UNDERLICENSED NOBRA PILOT SENTENCED TO 18 MONTHS HOME-DETENTION FOR FALSIFYING LICENSE

FOR IMMEDIATE RELEASE
May 17, 2011

DERECK E. PONAMSKY, age 36, from Baton Rouge, Louisiana, was sentenced today by U.S. District Court Judge Jay Zainey to five years probation with the special condition of 18 months home-detention, 100 hours of community service, and a fine of $6,000, for use of an altered Coast Guard license, announced U. S. Attorney Jim Letten.

PONAMSKY previously pled guilty on February 24, 2011 to presenting a forged U.S. Coast Guard license for employment as a First Class Pilot knowing that the Coast Guard license he presented had been altered to falsely include a First Class Pilot’s Endorsement and that he had never received this endorsement. PONAMSKY further admitted that he was issued a Merchant Mariner’s License by the United States Coast Guard, License No. 11199280, on June 16, 2005, authorizing him to serve as a Master of Steam or Motor Vessels of not more than 100 gross tons, which is the type of license issued to operate a tugboat. At no time was the defendant issued a First Class Pilot’s Endorsement. However, he presented to the New Orleans-Baton Rouge Steamship Pilots Association (NOBRA) located in Jefferson, Louisiana, a license which contained a First Class Pilot Endorsement. He worked as a NOBRA pilot from June 2005 until approximately February 2, 2008. NOBRA was unaware that the defendant did not have the proper licensure while employed by NOBRA.

"The Coast Guard is dedicated to the protection of America's waterways and those who sail upon them. One of the fundamental tenets of safe navigation is having a properly licensed mariner responsible for the safe navigation of the vessel. When this principle is broken, the lives of all mariners and the marine environment are at risk.
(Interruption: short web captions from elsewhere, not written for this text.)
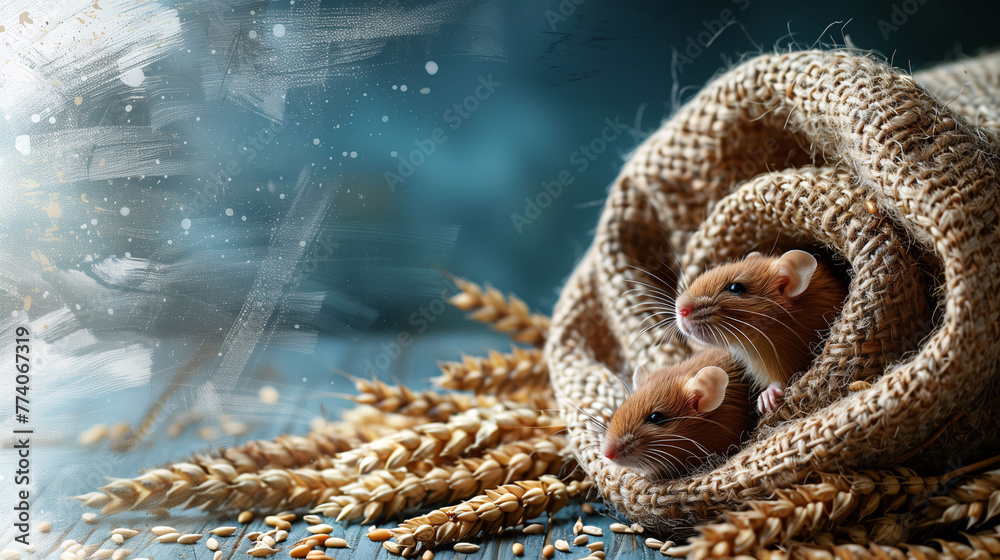 Obraz premium Two cute mice peeking out of a burlap sack surrounded by wheat stalks on a rustic wooden surface with a bokeh background.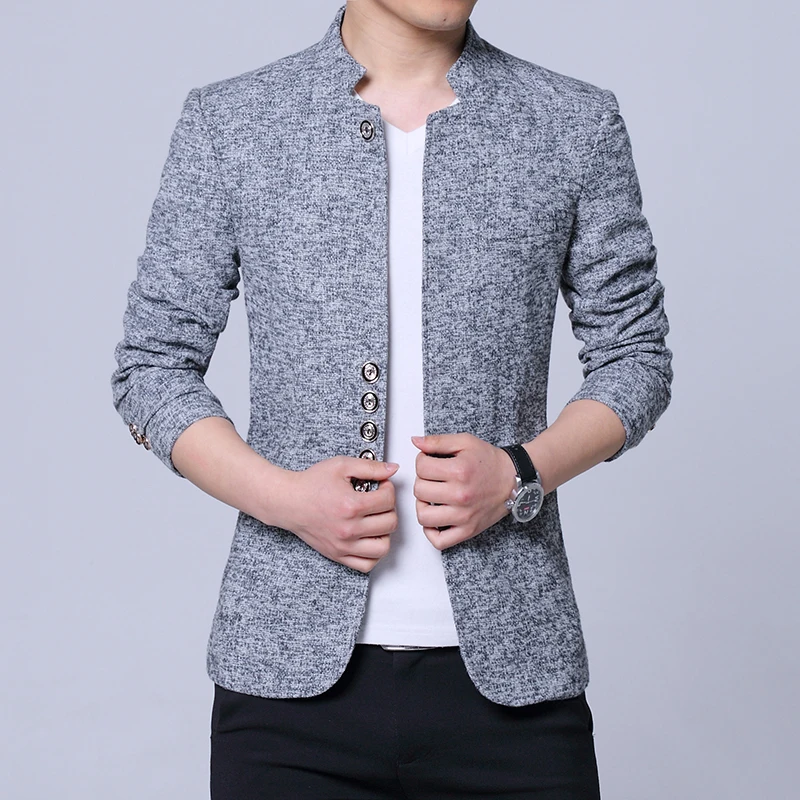 2023 Autumn winter men's casual suit Korean version slim-fit plaid suit jacket plus fleece thickened coat large size single west 4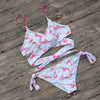 Image of Floral Printed Halter Bikinis Set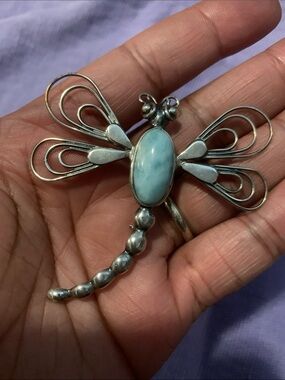 Vintage Sterling Silver Dragonfly Pendant with Latinate Gemstone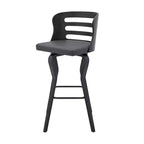 Chaise de bar HomeRoots 29 en similicuir gris et noir et fer pivotante à dossier bas et hauteur de bar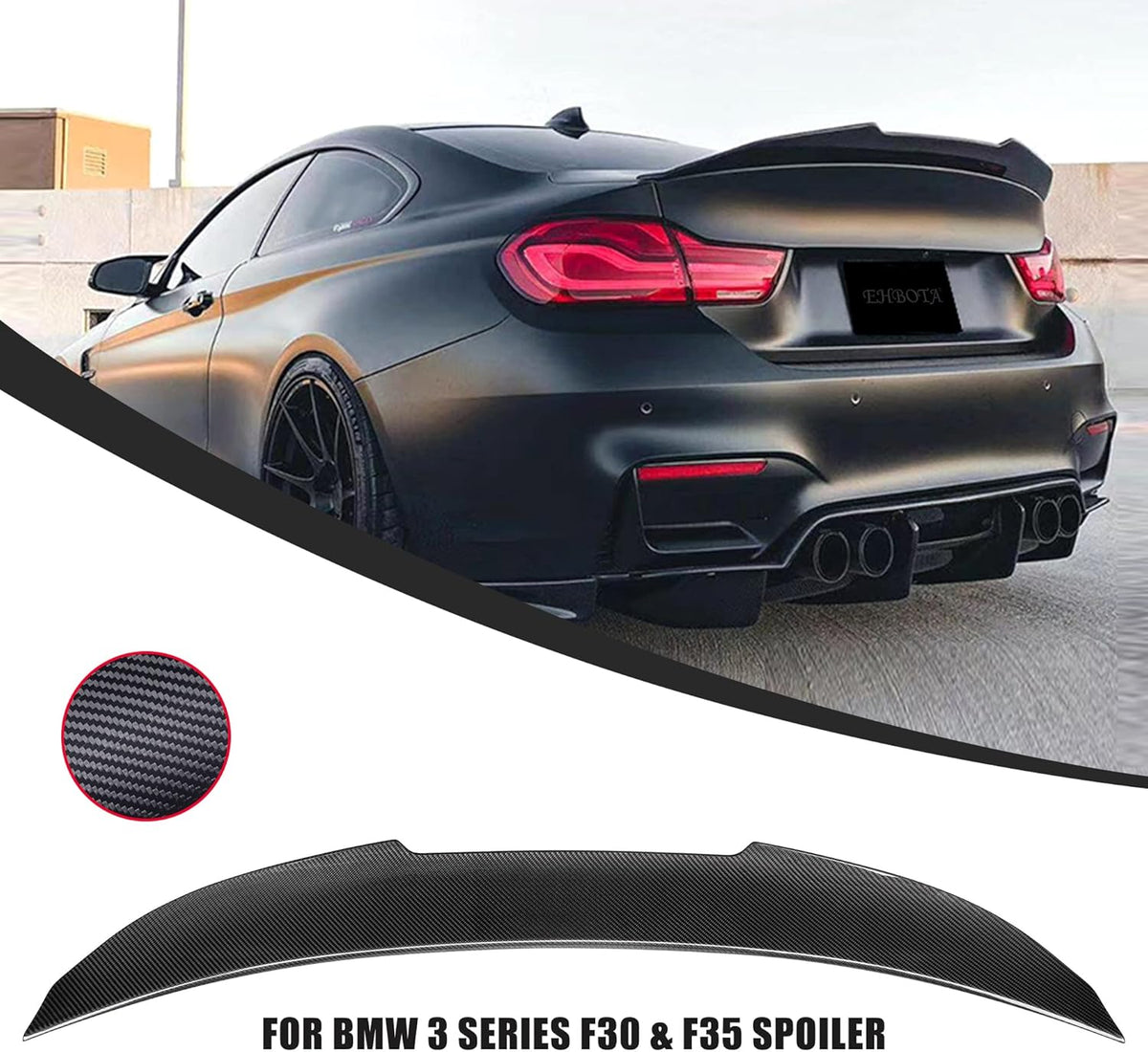 Dry Carbon Fiber Rear Trunk Spoiler Wing Q4970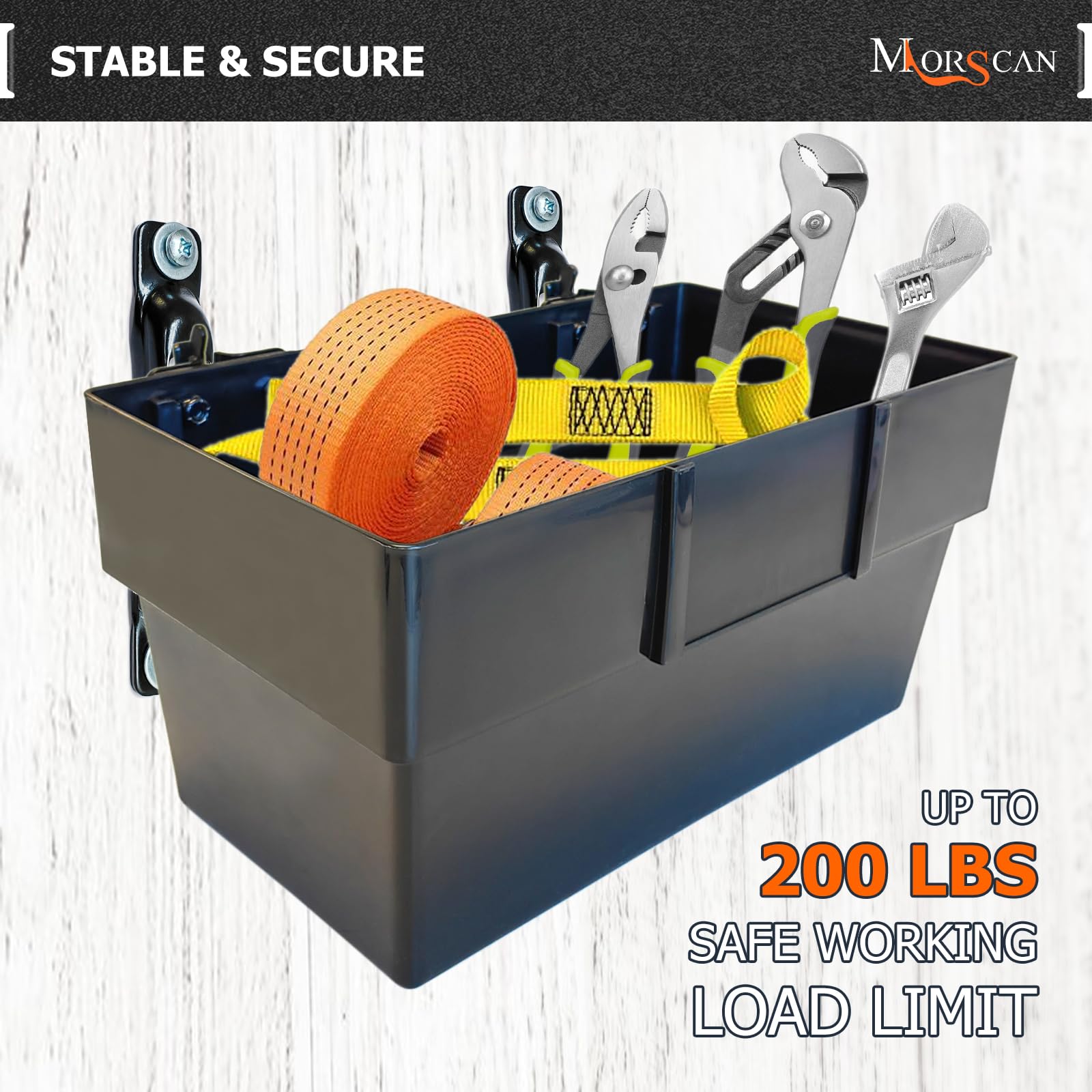 2 Pack E-Track Storage Bins & 4 Pack Single Slot Tie Down Anchors - Heavy Duty Trailer Organizer for Cargo, Tools & Equipment - Perfect for Enclosed Trailers, Vans & Truck Beds - Includes Extra Brackets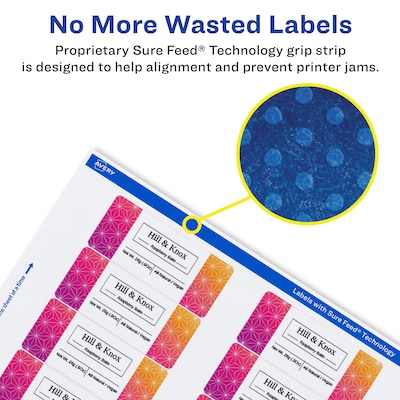 Avery Laser/Inkjet Rectangle Waterproof Multipurpose Labels, 3" x 0.625", White, 3200/Box (94214)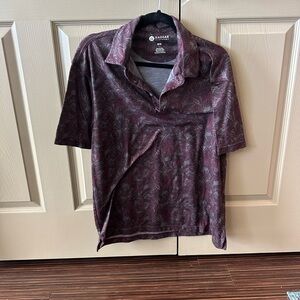 Lagaci Men's Maroon Palm Print Polo Shirt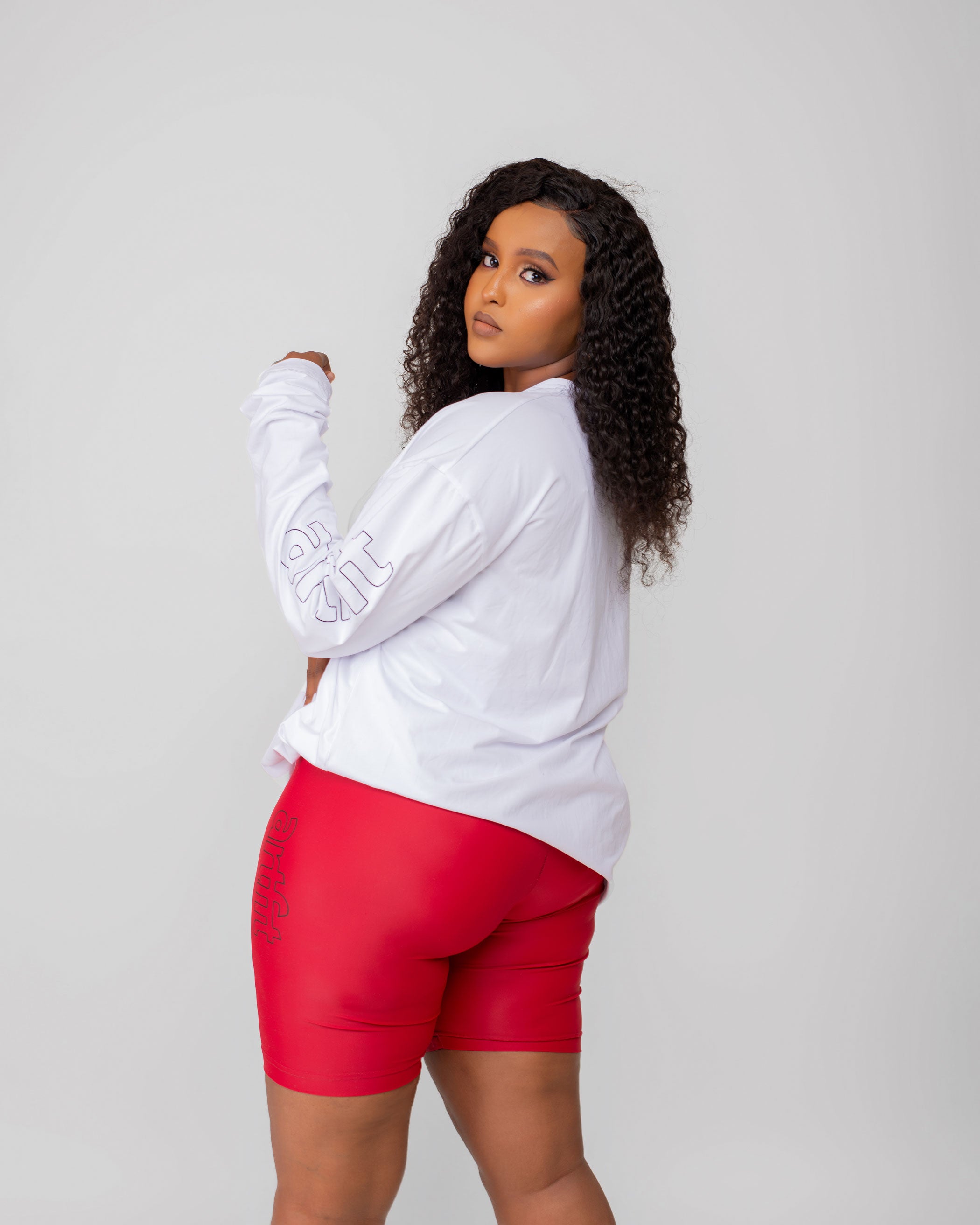 Classic Oversized Long Sleeved Tshirt and Biker Short - White and Maroon
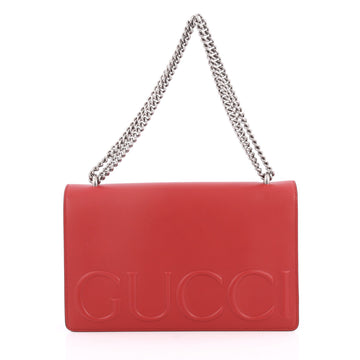 Gucci XL Chain Shoulder Bag Leather Medium Red 2061102
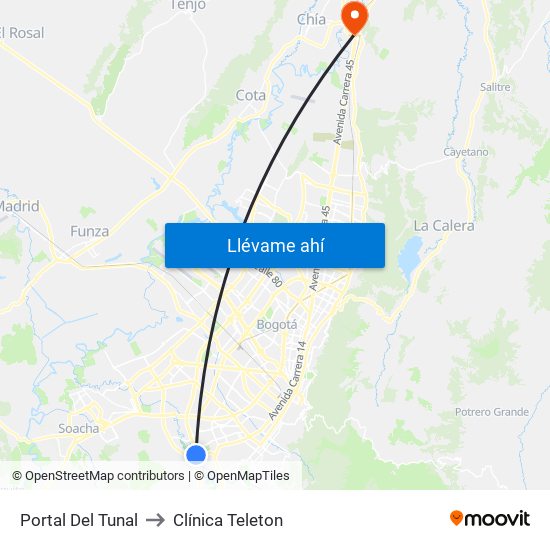 Portal Del Tunal to Clínica Teleton map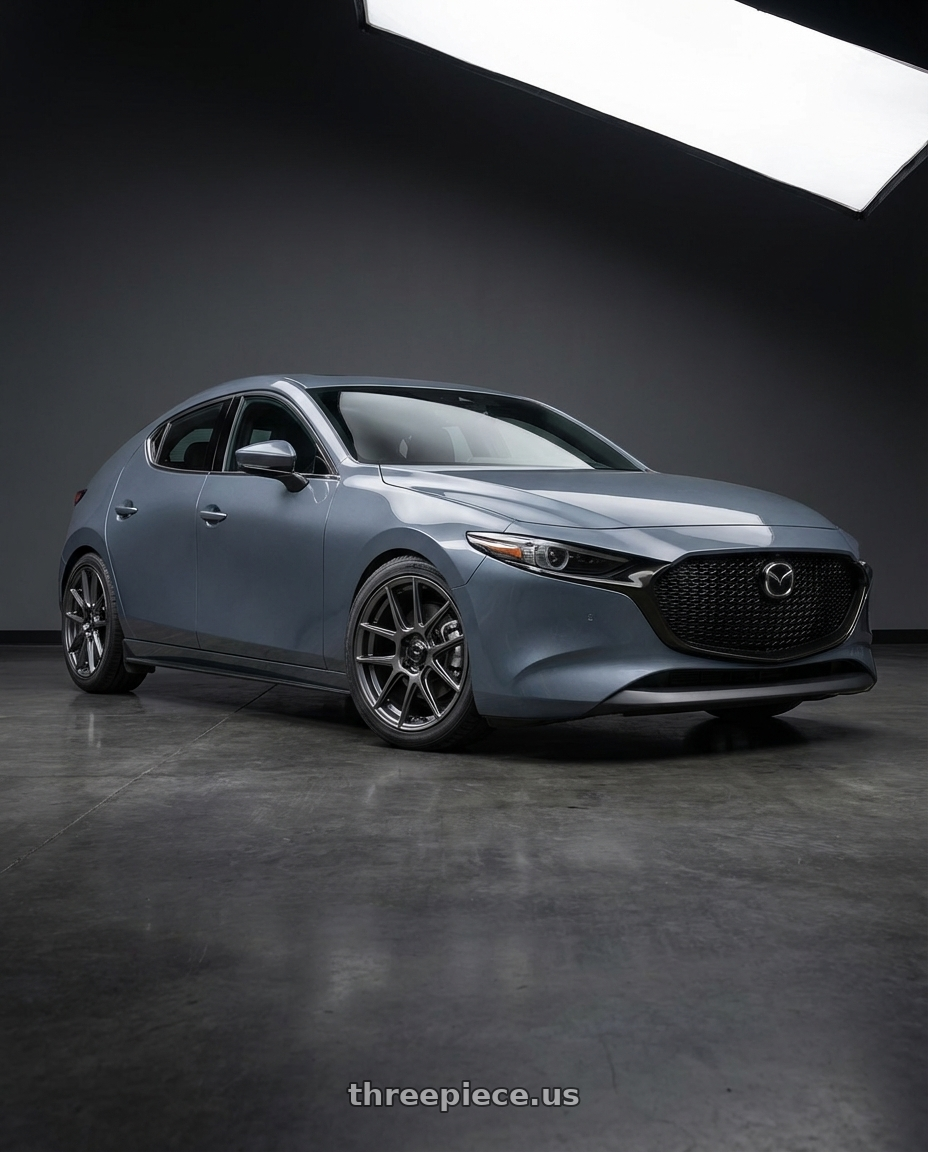 2023 Mazda Mazda3 Turbo with Konig Ampliform 5x114.3 18x10+20 Dark Metallic Graphite wheels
I am grateful to the Department of Justice for their hard work on this case and appreciate the synergy between our two agencies," said Rear Admiral Mary E. Landry, Eighth District Coast Guard Commander.

This case was investigated criminally by the U. S. Coast Guard Criminal Investigative Services and was prosecuted by Assistant United States Attorney Dorothy Manning Taylor.